Future sessions that open mydata.db can query the sales table directly. For files under 500 MB, this cuts subsequent query times to under 100 milliseconds.

When to Use DuckDB vs Other Options

DuckDB fits well when:

You have a CSV or Excel file and want SQL without setting up a database
Your file has more rows than Excel handles reliably (over 100,000 rows)
You want to join two export files without writing Python
You need a quick data quality check before sharing a report

It is the wrong tool when:

You need live charts or a shareable dashboard (use a BI tool)
Multiple people need to query the same data simultaneously (use a data warehouse)
You want to ask questions in plain English without writing SQL at all

For that last case, tools like VSLZ let you upload a CSV or Excel file and ask questions in plain English, returning charts and summaries without any SQL.

Summary

DuckDB turns your terminal into a SQL engine for local files. Install it with one command, load your CSV or Excel file, and start querying. The Excel extension handles multi-sheet workbooks and non-standard layouts. Glob patterns let you analyze entire directories of files as one dataset. For most analyst workflows involving local exports, DuckDB is faster to set up and faster to run than any alternative that requires a server or a language runtime.

FAQ

How do I install DuckDB on a Mac?

The fastest way is Homebrew. Run `brew install duckdb` in your terminal. After installation, run `duckdb --version` to confirm it works. You can also download the binary directly from the DuckDB GitHub releases page if you prefer not to use Homebrew.

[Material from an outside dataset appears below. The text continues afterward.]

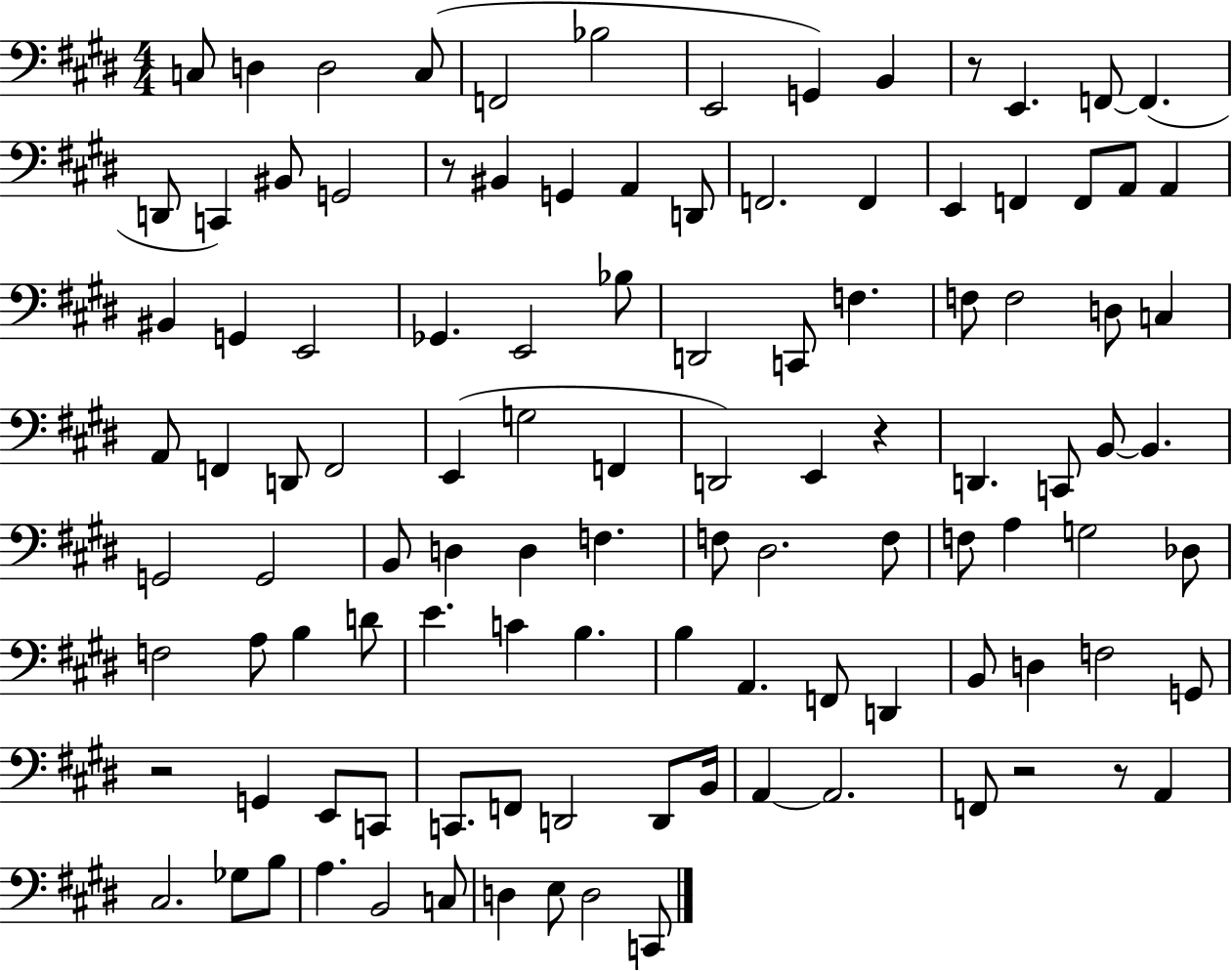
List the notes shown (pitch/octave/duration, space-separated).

C3/e D3/q D3/h C3/e F2/h Bb3/h E2/h G2/q B2/q R/e E2/q. F2/e F2/q. D2/e C2/q BIS2/e G2/h R/e BIS2/q G2/q A2/q D2/e F2/h. F2/q E2/q F2/q F2/e A2/e A2/q BIS2/q G2/q E2/h Gb2/q. E2/h Bb3/e D2/h C2/e F3/q. F3/e F3/h D3/e C3/q A2/e F2/q D2/e F2/h E2/q G3/h F2/q D2/h E2/q R/q D2/q. C2/e B2/e B2/q. G2/h G2/h B2/e D3/q D3/q F3/q. F3/e D#3/h. F3/e F3/e A3/q G3/h Db3/e F3/h A3/e B3/q D4/e E4/q. C4/q B3/q. B3/q A2/q. F2/e D2/q B2/e D3/q F3/h G2/e R/h G2/q E2/e C2/e C2/e. F2/e D2/h D2/e B2/s A2/q A2/h. F2/e R/h R/e A2/q C#3/h. Gb3/e B3/e A3/q. B2/h C3/e D3/q E3/e D3/h C2/e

Can DuckDB read Excel xlsx files directly?

Yes. DuckDB has an official Excel extension. Load it with `INSTALL excel; LOAD excel;` and then query Excel files with `SELECT * FROM 'yourfile.xlsx'` or `read_xlsx('yourfile.xlsx', sheet = 'SheetName')`. You can target specific sheets, row ranges, and handle mixed data types.

How do I query multiple CSV files at once in DuckDB?

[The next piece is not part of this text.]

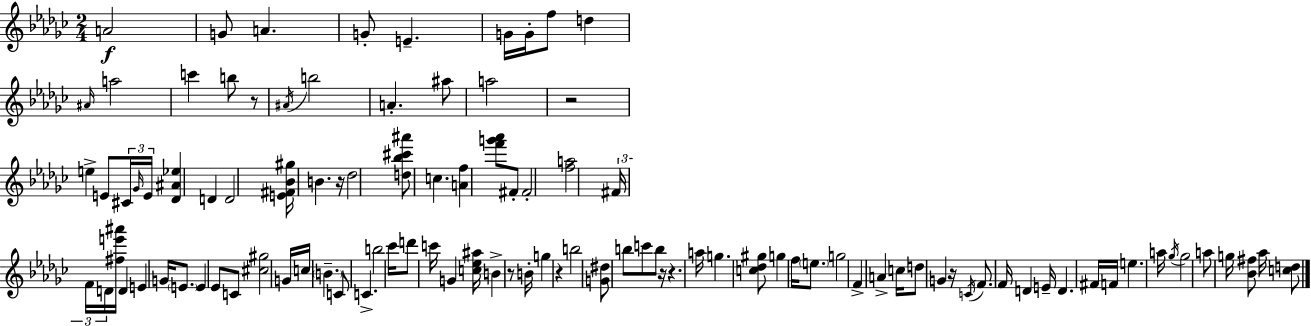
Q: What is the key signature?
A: EES minor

Use glob syntax: `SELECT * FROM read_csv('folder/*.csv')`. DuckDB stacks all matching files into a single result set automatically. This is useful for monthly export files or split datasets that share the same schema.

Is DuckDB faster than pandas for data analysis?

For most aggregation and filtering tasks, yes. Benchmarks published in April 2026 show DuckDB completing GROUP BY operations on 100 million rows in under 30 seconds, while pandas often takes over 100 seconds or crashes on the same dataset. For typical analyst files under 10 million rows, both are fast enough that the difference is less important than ease of use.

How do I save DuckDB query results to a new CSV file?

Use the COPY command: `COPY (SELECT ... FROM read_csv('input.csv') WHERE ...) TO 'output.csv' (HEADER true);`. For Excel output, add `(FORMAT 'excel', HEADER true)` instead, after loading the Excel extension with `INSTALL excel; LOAD excel;`.